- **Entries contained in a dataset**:
-- start --

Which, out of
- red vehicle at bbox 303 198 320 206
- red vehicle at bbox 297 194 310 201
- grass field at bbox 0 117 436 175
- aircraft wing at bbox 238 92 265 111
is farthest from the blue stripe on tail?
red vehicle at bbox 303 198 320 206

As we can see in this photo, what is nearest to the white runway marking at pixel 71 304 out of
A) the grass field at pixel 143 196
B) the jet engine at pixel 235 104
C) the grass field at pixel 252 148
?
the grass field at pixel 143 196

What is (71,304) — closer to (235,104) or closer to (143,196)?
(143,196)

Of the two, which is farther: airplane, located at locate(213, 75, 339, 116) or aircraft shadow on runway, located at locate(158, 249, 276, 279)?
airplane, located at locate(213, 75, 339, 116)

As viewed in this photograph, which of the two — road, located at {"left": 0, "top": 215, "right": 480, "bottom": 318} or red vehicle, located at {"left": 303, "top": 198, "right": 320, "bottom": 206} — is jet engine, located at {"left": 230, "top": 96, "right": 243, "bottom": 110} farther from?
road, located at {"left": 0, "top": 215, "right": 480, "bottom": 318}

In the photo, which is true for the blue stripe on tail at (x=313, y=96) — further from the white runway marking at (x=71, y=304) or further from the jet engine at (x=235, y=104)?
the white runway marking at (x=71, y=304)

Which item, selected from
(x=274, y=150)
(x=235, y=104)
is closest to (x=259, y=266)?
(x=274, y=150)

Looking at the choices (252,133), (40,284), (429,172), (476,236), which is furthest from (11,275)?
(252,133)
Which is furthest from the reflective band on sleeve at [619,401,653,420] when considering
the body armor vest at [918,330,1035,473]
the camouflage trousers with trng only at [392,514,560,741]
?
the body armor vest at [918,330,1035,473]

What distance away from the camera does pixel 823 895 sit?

-- end --

- **What is required**: Lay out the entries as a numbered list, starting at the line that contains "Which is furthest from the" and ending at the last line of the entries. Leave out blank lines.

- **Solution to this task**:
1. Which is furthest from the reflective band on sleeve at [619,401,653,420] when considering
2. the body armor vest at [918,330,1035,473]
3. the camouflage trousers with trng only at [392,514,560,741]
4. ?
5. the body armor vest at [918,330,1035,473]
6. What distance away from the camera does pixel 823 895 sit?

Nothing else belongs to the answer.